* _SELECTION_
========

I read in the fan fiction thread there was a red light district in SDFM amd DYRL? 

Ah, no... there is not.

I've looked up the thread and posts in question, and the poster you read that from is SEVERELY misinformed. 

I don't know why they would think that there would be a brothel in the show, given that prostitution is illegal in Japan.  

What Kakizaki is pointing out to Hikaru in Super Dimension Fortress Macross's 8th episode is a cabaret club, also known as a hostess club.  There's nothing overtly sexual about it.  It's an overpriced bar catering to men that serves overpriced drinks with the main appeal being that the hostesses are beautiful women who light your cigarettes, pour you drinks, occasionally make flirtatious remarks, and sing karaoke for the entertainment of the male patrons.  That's all.  It's no more explicit than a Hooters, and arguably in far better taste.

If you've ever seen Soul Eater, the bar that Maka's dad hangs out in is a cabaret club.  Nothing overtly sexual about it.

========

* _DATA LISTING_
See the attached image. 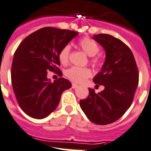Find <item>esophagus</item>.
Wrapping results in <instances>:
<instances>
[{
  "instance_id": "1",
  "label": "esophagus",
  "mask_w": 151,
  "mask_h": 151,
  "mask_svg": "<svg viewBox=\"0 0 151 151\" xmlns=\"http://www.w3.org/2000/svg\"><path fill=\"white\" fill-rule=\"evenodd\" d=\"M78 85H77V84H76V83H72V87L73 89H76V88H77V87H78Z\"/></svg>"
}]
</instances>
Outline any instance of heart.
<instances>
[{"instance_id": "obj_1", "label": "heart", "mask_w": 151, "mask_h": 151, "mask_svg": "<svg viewBox=\"0 0 151 151\" xmlns=\"http://www.w3.org/2000/svg\"><path fill=\"white\" fill-rule=\"evenodd\" d=\"M79 47L86 52V54L91 57V63L94 66H99L101 65V59L96 54L100 50V46L98 43L92 38L85 37L81 38L79 42ZM71 47L67 45L60 50L59 52V60L62 65H67L69 61V54ZM92 72L90 68L80 67H72L66 72V76L71 81L74 83H83L87 78L91 76Z\"/></svg>"}]
</instances>
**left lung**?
Here are the masks:
<instances>
[{
  "label": "left lung",
  "instance_id": "8db88e82",
  "mask_svg": "<svg viewBox=\"0 0 151 151\" xmlns=\"http://www.w3.org/2000/svg\"><path fill=\"white\" fill-rule=\"evenodd\" d=\"M106 51V60L101 72L93 81L105 89L96 94L89 88V95L79 101L89 120L100 125L113 123L132 105L139 83V71L135 57L127 45L106 34L93 36Z\"/></svg>",
  "mask_w": 151,
  "mask_h": 151
}]
</instances>
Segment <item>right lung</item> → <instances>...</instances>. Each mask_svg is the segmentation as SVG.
<instances>
[{"label":"right lung","mask_w":151,"mask_h":151,"mask_svg":"<svg viewBox=\"0 0 151 151\" xmlns=\"http://www.w3.org/2000/svg\"><path fill=\"white\" fill-rule=\"evenodd\" d=\"M78 32L58 28H41L28 35L14 53L11 79L16 100L22 110L35 119L46 117L58 106L63 91L72 83L60 77L53 83L47 71L58 72L59 52Z\"/></svg>","instance_id":"obj_1"}]
</instances>
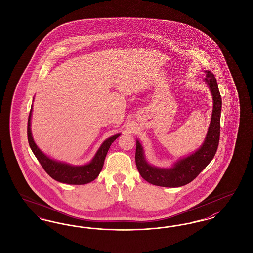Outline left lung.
<instances>
[{"label":"left lung","instance_id":"1","mask_svg":"<svg viewBox=\"0 0 253 253\" xmlns=\"http://www.w3.org/2000/svg\"><path fill=\"white\" fill-rule=\"evenodd\" d=\"M204 81L209 86L212 96V113L211 122L205 140L202 147L189 156L180 159L170 169H161L151 166L146 161L143 148L136 140L135 164L142 178L147 182L164 187H179L193 180L212 161L217 151L220 136V115L221 96L218 90L217 82L211 71H205Z\"/></svg>","mask_w":253,"mask_h":253}]
</instances>
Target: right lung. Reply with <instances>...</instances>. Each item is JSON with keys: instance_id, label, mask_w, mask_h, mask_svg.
<instances>
[{"instance_id": "add662e5", "label": "right lung", "mask_w": 253, "mask_h": 253, "mask_svg": "<svg viewBox=\"0 0 253 253\" xmlns=\"http://www.w3.org/2000/svg\"><path fill=\"white\" fill-rule=\"evenodd\" d=\"M32 109H33V106L31 107L30 114L28 118V126H27L28 142H29L32 152H34L39 162L41 163L44 170L47 172L48 175H50V177H51L53 180L63 182V183L85 184L94 181L99 176L100 172L102 169L105 156L112 143L121 135V133L115 134L103 142L89 164H86L84 166H72L70 164L58 162V161L52 160L46 154L41 152L39 147L37 146V144L34 141L30 128Z\"/></svg>"}]
</instances>
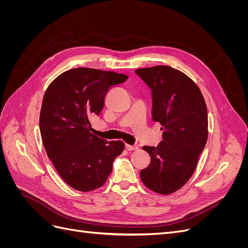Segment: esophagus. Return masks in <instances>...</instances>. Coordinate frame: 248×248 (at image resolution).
Returning a JSON list of instances; mask_svg holds the SVG:
<instances>
[{
    "label": "esophagus",
    "mask_w": 248,
    "mask_h": 248,
    "mask_svg": "<svg viewBox=\"0 0 248 248\" xmlns=\"http://www.w3.org/2000/svg\"><path fill=\"white\" fill-rule=\"evenodd\" d=\"M125 148H126V150H128V151H134V150H138L137 146H131L128 144L125 145Z\"/></svg>",
    "instance_id": "obj_1"
}]
</instances>
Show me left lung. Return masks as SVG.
<instances>
[{"instance_id": "obj_1", "label": "left lung", "mask_w": 248, "mask_h": 248, "mask_svg": "<svg viewBox=\"0 0 248 248\" xmlns=\"http://www.w3.org/2000/svg\"><path fill=\"white\" fill-rule=\"evenodd\" d=\"M136 73L152 90V119L162 127L157 147L144 146L151 157L141 170L147 188L170 194L191 178L208 139V112L201 90L190 78L170 66L137 69Z\"/></svg>"}]
</instances>
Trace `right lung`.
<instances>
[{
    "label": "right lung",
    "instance_id": "obj_1",
    "mask_svg": "<svg viewBox=\"0 0 248 248\" xmlns=\"http://www.w3.org/2000/svg\"><path fill=\"white\" fill-rule=\"evenodd\" d=\"M128 77L79 67L60 74L43 96L39 126L44 149L64 181L79 191L99 188L122 154V140L108 141L91 131L90 116L99 115L111 87Z\"/></svg>",
    "mask_w": 248,
    "mask_h": 248
}]
</instances>
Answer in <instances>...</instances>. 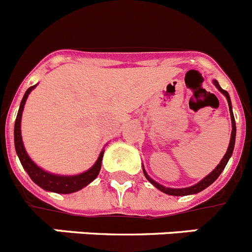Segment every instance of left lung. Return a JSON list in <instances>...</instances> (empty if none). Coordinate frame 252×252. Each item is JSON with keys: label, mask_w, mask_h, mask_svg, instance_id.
<instances>
[{"label": "left lung", "mask_w": 252, "mask_h": 252, "mask_svg": "<svg viewBox=\"0 0 252 252\" xmlns=\"http://www.w3.org/2000/svg\"><path fill=\"white\" fill-rule=\"evenodd\" d=\"M212 82H214V85L216 86V89L219 90V91L221 92V94H223L226 97V100H227V103H228V110H230V116H231V126H232V131H231V137H230V144H228V147H227V151H226V154L223 155L222 160L220 161V163H219L218 166H216L214 170H212L211 172H210L209 175H207L206 177H204V179L201 180V181H198L197 184L192 185V186H189V188H182V189H172V188H165V186H162L161 184H158V182H156L155 180H152L151 177L147 175L146 170L145 168H142L144 170V175L145 177H146L147 180H149L150 182H151L152 185H154L155 188L158 189L160 191H162V192L167 193V195H171V196H186V195H195V193H198L200 191L205 190L206 188H209L210 185L214 184V182L216 181V179H218L219 176L221 175V172L223 171V168H225V166L227 165L228 160H230V158H231L232 155V151H234V147H235V138H236V122H235V117H234V114H232V106H231V98H230V96H228L227 91H225V90H222L220 87V85H219V82L216 80H212Z\"/></svg>", "instance_id": "1"}]
</instances>
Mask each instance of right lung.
<instances>
[{"instance_id":"right-lung-1","label":"right lung","mask_w":252,"mask_h":252,"mask_svg":"<svg viewBox=\"0 0 252 252\" xmlns=\"http://www.w3.org/2000/svg\"><path fill=\"white\" fill-rule=\"evenodd\" d=\"M37 85L31 86L26 92H25L24 98L21 101L20 108H18V114L15 121V131H13V133H15L16 154H17L18 158H20L21 165L24 166V168L26 170L29 176L31 177L32 181L36 185H38L41 189L56 193L76 192V191L81 190V189H84L85 186H87L90 182H92L98 176L105 150H102V151L100 152V156H98L97 161L94 163L92 167H90L87 171L78 175H71V176H67V175L51 174V172L45 171V170L41 168L40 166H37L36 163L31 160V158L29 156L26 150H25L22 136H21V119H22V112H24L25 103H26L29 94H31V91Z\"/></svg>"}]
</instances>
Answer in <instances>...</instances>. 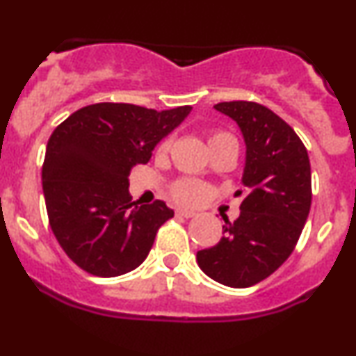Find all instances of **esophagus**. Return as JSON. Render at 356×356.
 <instances>
[{
    "label": "esophagus",
    "instance_id": "1",
    "mask_svg": "<svg viewBox=\"0 0 356 356\" xmlns=\"http://www.w3.org/2000/svg\"><path fill=\"white\" fill-rule=\"evenodd\" d=\"M175 214L181 216V218L189 219V218H194L195 212L194 211H189V209H177V211H175Z\"/></svg>",
    "mask_w": 356,
    "mask_h": 356
}]
</instances>
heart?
<instances>
[{"label": "heart", "mask_w": 356, "mask_h": 356, "mask_svg": "<svg viewBox=\"0 0 356 356\" xmlns=\"http://www.w3.org/2000/svg\"><path fill=\"white\" fill-rule=\"evenodd\" d=\"M207 142H209L211 150L218 149V147H222V145L238 147L236 138L227 132H211ZM169 145H170L169 138H165L164 142H161V145H159V154H165L167 150H169ZM206 192H207L206 186H204L202 182L195 181V179H181V181L172 184V187H170V195H172L174 201H177L179 204H197L199 201H202Z\"/></svg>", "instance_id": "1"}]
</instances>
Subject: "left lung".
Returning a JSON list of instances; mask_svg holds the SVG:
<instances>
[{
	"mask_svg": "<svg viewBox=\"0 0 356 356\" xmlns=\"http://www.w3.org/2000/svg\"><path fill=\"white\" fill-rule=\"evenodd\" d=\"M239 127L246 144L241 214L224 218V236L197 251L199 268L218 283L248 288L266 280L295 249L312 207V167L295 130L254 102L214 105Z\"/></svg>",
	"mask_w": 356,
	"mask_h": 356,
	"instance_id": "1",
	"label": "left lung"
}]
</instances>
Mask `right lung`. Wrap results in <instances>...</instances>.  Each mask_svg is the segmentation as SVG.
Returning a JSON list of instances; mask_svg holds the SVG:
<instances>
[{"mask_svg": "<svg viewBox=\"0 0 356 356\" xmlns=\"http://www.w3.org/2000/svg\"><path fill=\"white\" fill-rule=\"evenodd\" d=\"M192 107L157 110L95 104L53 130L42 169L53 234L76 266L113 277L140 266L174 211L164 201L132 202L130 169L147 164Z\"/></svg>", "mask_w": 356, "mask_h": 356, "instance_id": "1", "label": "right lung"}]
</instances>
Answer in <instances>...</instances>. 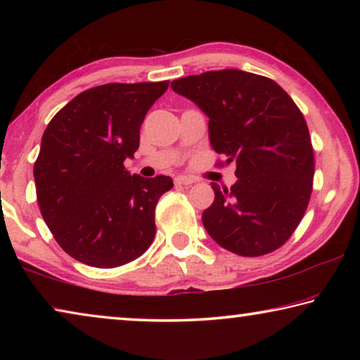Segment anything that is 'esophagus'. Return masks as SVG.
<instances>
[{"label": "esophagus", "instance_id": "esophagus-1", "mask_svg": "<svg viewBox=\"0 0 360 360\" xmlns=\"http://www.w3.org/2000/svg\"><path fill=\"white\" fill-rule=\"evenodd\" d=\"M174 184L176 186H191V184H193V178H191V176L178 174L174 178Z\"/></svg>", "mask_w": 360, "mask_h": 360}]
</instances>
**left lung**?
Masks as SVG:
<instances>
[{
  "label": "left lung",
  "instance_id": "left-lung-1",
  "mask_svg": "<svg viewBox=\"0 0 360 360\" xmlns=\"http://www.w3.org/2000/svg\"><path fill=\"white\" fill-rule=\"evenodd\" d=\"M172 89L208 115L211 148L236 163V182L203 211L219 246L245 257L281 248L307 211L314 157L303 114L271 79L241 70L176 79Z\"/></svg>",
  "mask_w": 360,
  "mask_h": 360
}]
</instances>
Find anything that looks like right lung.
<instances>
[{"instance_id":"add662e5","label":"right lung","mask_w":360,"mask_h":360,"mask_svg":"<svg viewBox=\"0 0 360 360\" xmlns=\"http://www.w3.org/2000/svg\"><path fill=\"white\" fill-rule=\"evenodd\" d=\"M168 81L105 84L75 96L49 122L33 176L42 219L60 248L96 268L138 259L155 236L169 176L130 174L139 127Z\"/></svg>"}]
</instances>
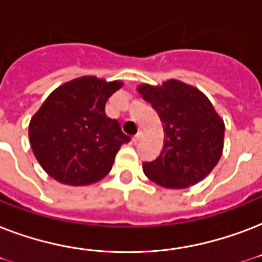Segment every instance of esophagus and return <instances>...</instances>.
I'll list each match as a JSON object with an SVG mask.
<instances>
[{
	"mask_svg": "<svg viewBox=\"0 0 262 262\" xmlns=\"http://www.w3.org/2000/svg\"><path fill=\"white\" fill-rule=\"evenodd\" d=\"M141 137H143V132L139 130L135 136H133V143H139L140 140H141Z\"/></svg>",
	"mask_w": 262,
	"mask_h": 262,
	"instance_id": "34e87169",
	"label": "esophagus"
}]
</instances>
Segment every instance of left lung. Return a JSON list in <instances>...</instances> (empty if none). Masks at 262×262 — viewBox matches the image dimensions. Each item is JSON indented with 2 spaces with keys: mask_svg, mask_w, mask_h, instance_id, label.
I'll use <instances>...</instances> for the list:
<instances>
[{
  "mask_svg": "<svg viewBox=\"0 0 262 262\" xmlns=\"http://www.w3.org/2000/svg\"><path fill=\"white\" fill-rule=\"evenodd\" d=\"M139 91L158 111L166 130L163 151L143 164L144 174L170 189L200 182L223 151L224 123L211 102L199 90L177 80L162 87L141 85Z\"/></svg>",
  "mask_w": 262,
  "mask_h": 262,
  "instance_id": "obj_1",
  "label": "left lung"
}]
</instances>
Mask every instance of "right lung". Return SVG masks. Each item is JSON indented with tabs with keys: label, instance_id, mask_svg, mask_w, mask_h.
I'll use <instances>...</instances> for the list:
<instances>
[{
	"label": "right lung",
	"instance_id": "1",
	"mask_svg": "<svg viewBox=\"0 0 262 262\" xmlns=\"http://www.w3.org/2000/svg\"><path fill=\"white\" fill-rule=\"evenodd\" d=\"M121 81L80 77L46 99L30 123V143L47 174L67 185H90L106 177L121 145L130 141L104 111Z\"/></svg>",
	"mask_w": 262,
	"mask_h": 262
}]
</instances>
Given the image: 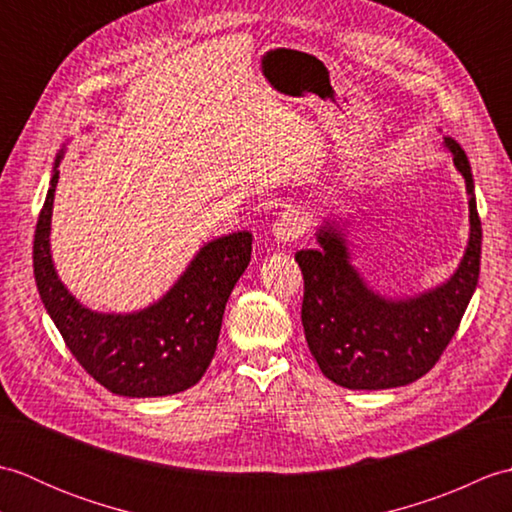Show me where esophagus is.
<instances>
[{"mask_svg": "<svg viewBox=\"0 0 512 512\" xmlns=\"http://www.w3.org/2000/svg\"><path fill=\"white\" fill-rule=\"evenodd\" d=\"M273 237L275 242H295V239H299L303 233L308 231V215L306 211L297 209V206H292V209L279 213L277 220L273 222Z\"/></svg>", "mask_w": 512, "mask_h": 512, "instance_id": "1", "label": "esophagus"}]
</instances>
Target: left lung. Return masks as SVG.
<instances>
[{
    "label": "left lung",
    "instance_id": "1",
    "mask_svg": "<svg viewBox=\"0 0 512 512\" xmlns=\"http://www.w3.org/2000/svg\"><path fill=\"white\" fill-rule=\"evenodd\" d=\"M469 191L471 237L455 275L407 301H389L365 286L347 255L341 231L319 228L317 250H299L303 273L301 323L314 361L347 389H389L422 378L458 332L480 279L482 222L471 165L453 138H444Z\"/></svg>",
    "mask_w": 512,
    "mask_h": 512
}]
</instances>
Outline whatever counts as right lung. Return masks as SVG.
<instances>
[{
	"label": "right lung",
	"mask_w": 512,
	"mask_h": 512,
	"mask_svg": "<svg viewBox=\"0 0 512 512\" xmlns=\"http://www.w3.org/2000/svg\"><path fill=\"white\" fill-rule=\"evenodd\" d=\"M59 158L37 220L32 262L41 301L65 345L96 383L118 396H171L193 387L213 361L226 301L250 262L253 235L239 231L206 244L178 284L147 310L92 312L65 290L50 259Z\"/></svg>",
	"instance_id": "add662e5"
}]
</instances>
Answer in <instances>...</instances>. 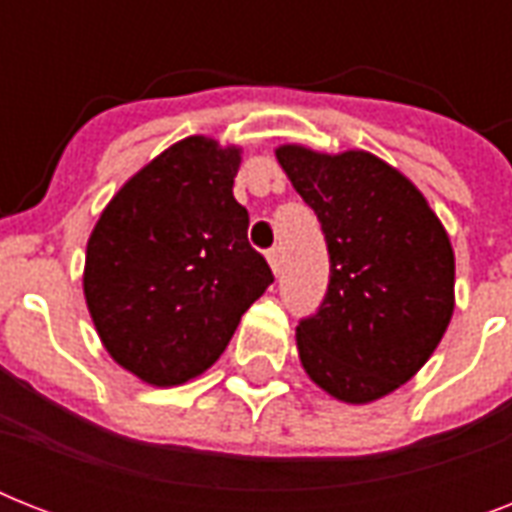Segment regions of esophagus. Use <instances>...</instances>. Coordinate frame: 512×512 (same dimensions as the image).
Wrapping results in <instances>:
<instances>
[{
  "label": "esophagus",
  "instance_id": "esophagus-1",
  "mask_svg": "<svg viewBox=\"0 0 512 512\" xmlns=\"http://www.w3.org/2000/svg\"><path fill=\"white\" fill-rule=\"evenodd\" d=\"M268 263H271L273 273L279 276V273H281V249L279 247L268 249Z\"/></svg>",
  "mask_w": 512,
  "mask_h": 512
}]
</instances>
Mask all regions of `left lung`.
Returning a JSON list of instances; mask_svg holds the SVG:
<instances>
[{
    "mask_svg": "<svg viewBox=\"0 0 512 512\" xmlns=\"http://www.w3.org/2000/svg\"><path fill=\"white\" fill-rule=\"evenodd\" d=\"M281 170L316 212L329 287L300 321V364L345 404H369L412 380L454 313V249L417 185L369 151L276 148Z\"/></svg>",
    "mask_w": 512,
    "mask_h": 512,
    "instance_id": "1",
    "label": "left lung"
}]
</instances>
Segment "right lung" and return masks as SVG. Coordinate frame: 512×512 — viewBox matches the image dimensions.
I'll return each mask as SVG.
<instances>
[{"label":"right lung","mask_w":512,"mask_h":512,"mask_svg":"<svg viewBox=\"0 0 512 512\" xmlns=\"http://www.w3.org/2000/svg\"><path fill=\"white\" fill-rule=\"evenodd\" d=\"M241 148L191 135L127 180L87 241L84 300L103 348L138 380L199 377L273 284L233 199Z\"/></svg>","instance_id":"right-lung-1"}]
</instances>
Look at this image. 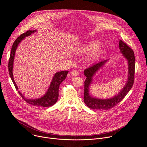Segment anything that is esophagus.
<instances>
[{
	"instance_id": "1",
	"label": "esophagus",
	"mask_w": 147,
	"mask_h": 147,
	"mask_svg": "<svg viewBox=\"0 0 147 147\" xmlns=\"http://www.w3.org/2000/svg\"><path fill=\"white\" fill-rule=\"evenodd\" d=\"M71 75L73 76H77L79 75V72L77 70H73L71 71Z\"/></svg>"
}]
</instances>
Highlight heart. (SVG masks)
Returning a JSON list of instances; mask_svg holds the SVG:
<instances>
[{
  "label": "heart",
  "mask_w": 147,
  "mask_h": 147,
  "mask_svg": "<svg viewBox=\"0 0 147 147\" xmlns=\"http://www.w3.org/2000/svg\"><path fill=\"white\" fill-rule=\"evenodd\" d=\"M102 48V45L99 42H90L82 46L79 51V52L81 54L87 53L90 52L88 55V59L90 60L95 59L99 55Z\"/></svg>",
  "instance_id": "obj_1"
}]
</instances>
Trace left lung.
I'll use <instances>...</instances> for the list:
<instances>
[{
  "instance_id": "1",
  "label": "left lung",
  "mask_w": 147,
  "mask_h": 147,
  "mask_svg": "<svg viewBox=\"0 0 147 147\" xmlns=\"http://www.w3.org/2000/svg\"><path fill=\"white\" fill-rule=\"evenodd\" d=\"M119 47L122 56L127 60L128 63V78L123 88L116 95L107 99H100L91 96L90 92L95 74L108 61L109 59L100 61L84 71L87 77L84 82V100L86 105L90 109L96 110H108L120 102L131 89L134 83L135 71V57L133 51L121 40H120Z\"/></svg>"
}]
</instances>
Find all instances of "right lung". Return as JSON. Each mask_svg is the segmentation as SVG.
<instances>
[{"label": "right lung", "mask_w": 147, "mask_h": 147, "mask_svg": "<svg viewBox=\"0 0 147 147\" xmlns=\"http://www.w3.org/2000/svg\"><path fill=\"white\" fill-rule=\"evenodd\" d=\"M36 30H28L25 33L20 35L14 42V43L11 47V53L10 56V59L9 61V72L10 77L14 84V85L17 90H18V87L16 84V83L14 81L13 70V64H14V59L15 56V53L16 49L20 44V43L22 42L26 37L31 35L32 34L35 32ZM69 71H61L56 73L52 80V81L50 84V86L49 88L48 89L47 92L40 98H36V99H28L26 98L22 93L18 91V93L20 96L23 98V99L28 103L30 105H32L36 107H52L57 100L59 97V88L60 84L63 81H64Z\"/></svg>", "instance_id": "1"}]
</instances>
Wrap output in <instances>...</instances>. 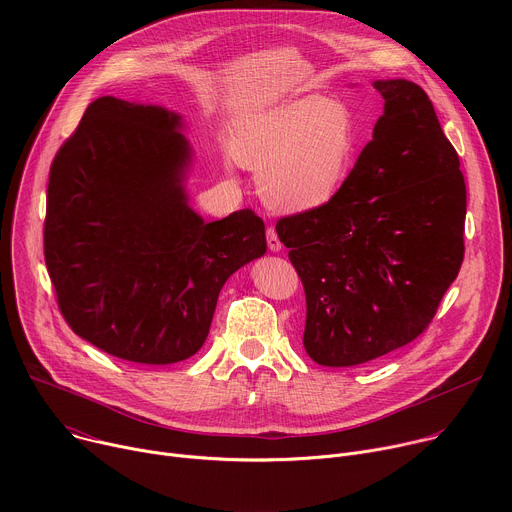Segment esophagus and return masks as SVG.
I'll use <instances>...</instances> for the list:
<instances>
[{
  "label": "esophagus",
  "instance_id": "1",
  "mask_svg": "<svg viewBox=\"0 0 512 512\" xmlns=\"http://www.w3.org/2000/svg\"><path fill=\"white\" fill-rule=\"evenodd\" d=\"M267 247H269V251H273V253H279V251H281V241H279L275 229H271V227L267 229Z\"/></svg>",
  "mask_w": 512,
  "mask_h": 512
}]
</instances>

========

* _TASKS TO PERFORM_
1. Please reproduce the whole post above about the cabaret club in Macross, word for word.
2. From the listing above, copy out each line containing the string "segmentation". Match case exactly.

* _IN RESPONSE_
1.
I read in the fan fiction thread there was a red light district in SDFM amd DYRL? 

Ah, no... there is not.

I've looked up the thread and posts in question, and the poster you read that from is SEVERELY misinformed. 

I don't know why they would think that there would be a brothel in the show, given that prostitution is illegal in Japan.  

What Kakizaki is pointing out to Hikaru in Super Dimension Fortress Macross's 8th episode is a cabaret club, also known as a hostess club.  There's nothing overtly sexual about it.  It's an overpriced bar catering to men that serves overpriced drinks with the main appeal being that the hostesses are beautiful women who light your cigarettes, pour you drinks, occasionally make flirtatious remarks, and sing karaoke for the entertainment of the male patrons.  That's all.  It's no more explicit than a Hooters, and arguably in far better taste.

If you've ever seen Soul Eater, the bar that Maka's dad hangs out in is a cabaret club.  Nothing overtly sexual about it.

2.
Segment <item>right lung</item> → <instances>...</instances>. Each mask_svg is the segmentation as SVG.
Mask `right lung`. Wrap results in <instances>...</instances>.  Each mask_svg is the segmentation as SVG.
Find all instances of "right lung". Return as JSON. Each mask_svg is the segmentation as SVG.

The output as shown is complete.